*Instructions for the task:* Reproduce all of the records exactly.

*Listed entries:*

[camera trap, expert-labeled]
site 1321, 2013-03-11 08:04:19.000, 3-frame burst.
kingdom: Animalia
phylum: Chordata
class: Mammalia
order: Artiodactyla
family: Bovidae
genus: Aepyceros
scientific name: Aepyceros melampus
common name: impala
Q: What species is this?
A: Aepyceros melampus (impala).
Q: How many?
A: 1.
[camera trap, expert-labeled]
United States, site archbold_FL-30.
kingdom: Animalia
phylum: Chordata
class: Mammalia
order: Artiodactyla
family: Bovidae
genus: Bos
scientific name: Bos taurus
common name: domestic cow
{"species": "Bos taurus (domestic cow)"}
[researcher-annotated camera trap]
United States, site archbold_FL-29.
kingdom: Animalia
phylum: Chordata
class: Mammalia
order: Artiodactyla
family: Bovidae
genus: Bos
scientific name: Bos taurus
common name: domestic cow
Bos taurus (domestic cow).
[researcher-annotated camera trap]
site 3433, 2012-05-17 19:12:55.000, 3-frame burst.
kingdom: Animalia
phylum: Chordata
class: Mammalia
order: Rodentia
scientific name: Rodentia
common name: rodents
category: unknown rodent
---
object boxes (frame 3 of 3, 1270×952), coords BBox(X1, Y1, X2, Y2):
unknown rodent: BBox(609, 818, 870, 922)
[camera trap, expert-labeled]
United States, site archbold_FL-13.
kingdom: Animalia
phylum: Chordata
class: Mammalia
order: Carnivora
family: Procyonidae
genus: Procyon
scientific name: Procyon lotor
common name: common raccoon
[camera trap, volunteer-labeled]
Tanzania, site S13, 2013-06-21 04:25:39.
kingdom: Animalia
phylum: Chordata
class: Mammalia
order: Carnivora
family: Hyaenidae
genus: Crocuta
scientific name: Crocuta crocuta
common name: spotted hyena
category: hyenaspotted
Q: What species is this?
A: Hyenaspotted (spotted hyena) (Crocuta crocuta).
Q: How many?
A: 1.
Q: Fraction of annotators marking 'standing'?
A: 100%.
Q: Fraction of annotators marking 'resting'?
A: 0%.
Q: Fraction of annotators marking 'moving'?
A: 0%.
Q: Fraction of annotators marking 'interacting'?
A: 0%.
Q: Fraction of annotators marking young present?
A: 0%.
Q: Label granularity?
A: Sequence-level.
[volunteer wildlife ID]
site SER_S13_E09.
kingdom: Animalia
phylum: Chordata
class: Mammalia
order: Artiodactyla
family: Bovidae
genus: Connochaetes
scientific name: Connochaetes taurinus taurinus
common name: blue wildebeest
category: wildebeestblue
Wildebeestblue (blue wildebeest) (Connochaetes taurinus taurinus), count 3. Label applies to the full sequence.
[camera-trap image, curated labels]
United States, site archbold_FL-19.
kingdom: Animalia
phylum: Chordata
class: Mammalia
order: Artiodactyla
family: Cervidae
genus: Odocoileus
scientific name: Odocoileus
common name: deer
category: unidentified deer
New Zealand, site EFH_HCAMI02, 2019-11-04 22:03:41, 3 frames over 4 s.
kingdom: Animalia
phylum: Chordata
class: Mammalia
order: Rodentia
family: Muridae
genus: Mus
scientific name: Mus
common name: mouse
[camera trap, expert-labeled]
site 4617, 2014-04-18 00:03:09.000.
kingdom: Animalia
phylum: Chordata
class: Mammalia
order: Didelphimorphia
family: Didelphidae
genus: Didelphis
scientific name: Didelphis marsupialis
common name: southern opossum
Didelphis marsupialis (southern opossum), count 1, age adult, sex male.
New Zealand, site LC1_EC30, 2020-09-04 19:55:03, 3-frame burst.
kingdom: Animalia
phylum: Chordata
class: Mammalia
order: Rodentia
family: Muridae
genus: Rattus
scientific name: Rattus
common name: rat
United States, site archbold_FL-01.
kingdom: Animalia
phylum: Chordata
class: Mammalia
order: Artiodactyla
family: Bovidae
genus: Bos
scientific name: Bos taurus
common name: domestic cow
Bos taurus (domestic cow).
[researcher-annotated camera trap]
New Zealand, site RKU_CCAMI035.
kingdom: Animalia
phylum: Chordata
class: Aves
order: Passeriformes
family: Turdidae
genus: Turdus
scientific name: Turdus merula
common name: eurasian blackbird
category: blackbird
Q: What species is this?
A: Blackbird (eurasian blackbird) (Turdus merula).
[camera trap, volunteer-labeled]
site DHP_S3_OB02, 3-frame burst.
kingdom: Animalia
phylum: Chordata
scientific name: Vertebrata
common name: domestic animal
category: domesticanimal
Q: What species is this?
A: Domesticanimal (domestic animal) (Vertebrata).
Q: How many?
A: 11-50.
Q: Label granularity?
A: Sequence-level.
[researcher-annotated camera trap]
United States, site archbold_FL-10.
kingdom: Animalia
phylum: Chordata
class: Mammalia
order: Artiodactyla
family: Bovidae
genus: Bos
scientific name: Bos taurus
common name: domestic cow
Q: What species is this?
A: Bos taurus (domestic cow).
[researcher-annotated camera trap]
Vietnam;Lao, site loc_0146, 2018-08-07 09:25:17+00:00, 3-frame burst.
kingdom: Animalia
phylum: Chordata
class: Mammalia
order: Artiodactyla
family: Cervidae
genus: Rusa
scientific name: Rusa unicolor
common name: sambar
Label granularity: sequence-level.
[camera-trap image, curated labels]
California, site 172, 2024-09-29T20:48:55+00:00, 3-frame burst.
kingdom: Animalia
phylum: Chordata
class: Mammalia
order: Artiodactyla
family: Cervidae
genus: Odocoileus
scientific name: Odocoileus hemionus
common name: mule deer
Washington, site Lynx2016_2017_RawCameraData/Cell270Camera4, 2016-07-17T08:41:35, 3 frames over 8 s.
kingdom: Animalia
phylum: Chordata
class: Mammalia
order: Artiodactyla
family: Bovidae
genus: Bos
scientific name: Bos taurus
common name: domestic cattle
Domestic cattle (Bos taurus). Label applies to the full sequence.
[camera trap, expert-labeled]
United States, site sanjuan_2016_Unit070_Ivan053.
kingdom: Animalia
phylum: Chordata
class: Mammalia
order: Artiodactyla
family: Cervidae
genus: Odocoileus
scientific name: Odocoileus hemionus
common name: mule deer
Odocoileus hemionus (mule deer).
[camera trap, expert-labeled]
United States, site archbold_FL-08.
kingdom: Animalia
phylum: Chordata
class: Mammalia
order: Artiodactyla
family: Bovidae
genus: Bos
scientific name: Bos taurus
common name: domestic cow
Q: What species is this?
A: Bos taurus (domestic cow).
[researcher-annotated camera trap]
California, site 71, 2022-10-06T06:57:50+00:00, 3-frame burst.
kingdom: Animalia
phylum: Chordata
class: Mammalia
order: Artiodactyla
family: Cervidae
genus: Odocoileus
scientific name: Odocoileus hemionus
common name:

*Written response:*
[camera trap, expert-labeled]
site 1321, 2013-03-11 08:04:19.000, 3-frame burst.
kingdom: Animalia
phylum: Chordata
class: Mammalia
order: Artiodactyla
family: Bovidae
genus: Aepyceros
scientific name: Aepyceros melampus
common name: impala
Q: What species is this?
A: Aepyceros melampus (impala).
Q: How many?
A: 1.
[camera trap, expert-labeled]
United States, site archbold_FL-30.
kingdom: Animalia
phylum: Chordata
class: Mammalia
order: Artiodactyla
family: Bovidae
genus: Bos
scientific name: Bos taurus
common name: domestic cow
{"species": "Bos taurus (domestic cow)"}
[researcher-annotated camera trap]
United States, site archbold_FL-29.
kingdom: Animalia
phylum: Chordata
class: Mammalia
order: Artiodactyla
family: Bovidae
genus: Bos
scientific name: Bos taurus
common name: domestic cow
Bos taurus (domestic cow).
[researcher-annotated camera trap]
site 3433, 2012-05-17 19:12:55.000, 3-frame burst.
kingdom: Animalia
phylum: Chordata
class: Mammalia
order: Rodentia
scientific name: Rodentia
common name: rodents
category: unknown rodent
---
object boxes (frame 3 of 3, 1270×952), coords BBox(X1, Y1, X2, Y2):
unknown rodent: BBox(609, 818, 870, 922)
[camera trap, expert-labeled]
United States, site archbold_FL-13.
kingdom: Animalia
phylum: Chordata
class: Mammalia
order: Carnivora
family: Procyonidae
genus: Procyon
scientific name: Procyon lotor
common name: common raccoon
[camera trap, volunteer-labeled]
Tanzania, site S13, 2013-06-21 04:25:39.
kingdom: Animalia
phylum: Chordata
class: Mammalia
order: Carnivora
family: Hyaenidae
genus: Crocuta
scientific name: Crocuta crocuta
common name: spotted hyena
category: hyenaspotted
Q: What species is this?
A: Hyenaspotted (spotted hyena) (Crocuta crocuta).
Q: How many?
A: 1.
Q: Fraction of annotators marking 'standing'?
A: 100%.
Q: Fraction of annotators marking 'resting'?
A: 0%.
Q: Fraction of annotators marking 'moving'?
A: 0%.
Q: Fraction of annotators marking 'interacting'?
A: 0%.
Q: Fraction of annotators marking young present?
A: 0%.
Q: Label granularity?
A: Sequence-level.
[volunteer wildlife ID]
site SER_S13_E09.
kingdom: Animalia
phylum: Chordata
class: Mammalia
order: Artiodactyla
family: Bovidae
genus: Connochaetes
scientific name: Connochaetes taurinus taurinus
common name: blue wildebeest
category: wildebeestblue
Wildebeestblue (blue wildebeest) (Connochaetes taurinus taurinus), count 3. Label applies to the full sequence.
[camera-trap image, curated labels]
United States, site archbold_FL-19.
kingdom: Animalia
phylum: Chordata
class: Mammalia
order: Artiodactyla
family: Cervidae
genus: Odocoileus
scientific name: Odocoileus
common name: deer
category: unidentified deer
New Zealand, site EFH_HCAMI02, 2019-11-04 22:03:41, 3 frames over 4 s.
kingdom: Animalia
phylum: Chordata
class: Mammalia
order: Rodentia
family: Muridae
genus: Mus
scientific name: Mus
common name: mouse
[camera trap, expert-labeled]
site 4617, 2014-04-18 00:03:09.000.
kingdom: Animalia
phylum: Chordata
class: Mammalia
order: Didelphimorphia
family: Didelphidae
genus: Didelphis
scientific name: Didelphis marsupialis
common name: southern opossum
Didelphis marsupialis (southern opossum), count 1, age adult, sex male.
New Zealand, site LC1_EC30, 2020-09-04 19:55:03, 3-frame burst.
kingdom: Animalia
phylum: Chordata
class: Mammalia
order: Rodentia
family: Muridae
genus: Rattus
scientific name: Rattus
common name: rat
United States, site archbold_FL-01.
kingdom: Animalia
phylum: Chordata
class: Mammalia
order: Artiodactyla
family: Bovidae
genus: Bos
scientific name: Bos taurus
common name: domestic cow
Bos taurus (domestic cow).
[researcher-annotated camera trap]
New Zealand, site RKU_CCAMI035.
kingdom: Animalia
phylum: Chordata
class: Aves
order: Passeriformes
family: Turdidae
genus: Turdus
scientific name: Turdus merula
common name: eurasian blackbird
category: blackbird
Q: What species is this?
A: Blackbird (eurasian blackbird) (Turdus merula).
[camera trap, volunteer-labeled]
site DHP_S3_OB02, 3-frame burst.
kingdom: Animalia
phylum: Chordata
scientific name: Vertebrata
common name: domestic animal
category: domesticanimal
Q: What species is this?
A: Domesticanimal (domestic animal) (Vertebrata).
Q: How many?
A: 11-50.
Q: Label granularity?
A: Sequence-level.
[researcher-annotated camera trap]
United States, site archbold_FL-10.
kingdom: Animalia
phylum: Chordata
class: Mammalia
order: Artiodactyla
family: Bovidae
genus: Bos
scientific name: Bos taurus
common name: domestic cow
Q: What species is this?
A: Bos taurus (domestic cow).
[researcher-annotated camera trap]
Vietnam;Lao, site loc_0146, 2018-08-07 09:25:17+00:00, 3-frame burst.
kingdom: Animalia
phylum: Chordata
class: Mammalia
order: Artiodactyla
family: Cervidae
genus: Rusa
scientific name: Rusa unicolor
common name: sambar
Label granularity: sequence-level.
[camera-trap image, curated labels]
California, site 172, 2024-09-29T20:48:55+00:00, 3-frame burst.
kingdom: Animalia
phylum: Chordata
class: Mammalia
order: Artiodactyla
family: Cervidae
genus: Odocoileus
scientific name: Odocoileus hemionus
common name: mule deer
Washington, site Lynx2016_2017_RawCameraData/Cell270Camera4, 2016-07-17T08:41:35, 3 frames over 8 s.
kingdom: Animalia
phylum: Chordata
class: Mammalia
order: Artiodactyla
family: Bovidae
genus: Bos
scientific name: Bos taurus
common name: domestic cattle
Domestic cattle (Bos taurus). Label applies to the full sequence.
[camera trap, expert-labeled]
United States, site sanjuan_2016_Unit070_Ivan053.
kingdom: Animalia
phylum: Chordata
class: Mammalia
order: Artiodactyla
family: Cervidae
genus: Odocoileus
scientific name: Odocoileus hemionus
common name: mule deer
Odocoileus hemionus (mule deer).
[camera trap, expert-labeled]
United States, site archbold_FL-08.
kingdom: Animalia
phylum: Chordata
class: Mammalia
order: Artiodactyla
family: Bovidae
genus: Bos
scientific name: Bos taurus
common name: domestic cow
Q: What species is this?
A: Bos taurus (domestic cow).
[researcher-annotated camera trap]
California, site 71, 2022-10-06T06:57:50+00:00, 3-frame burst.
kingdom: Animalia
phylum: Chordata
class: Mammalia
order: Artiodactyla
family: Cervidae
genus: Odocoileus
scientific name: Odocoileus hemionus
common name:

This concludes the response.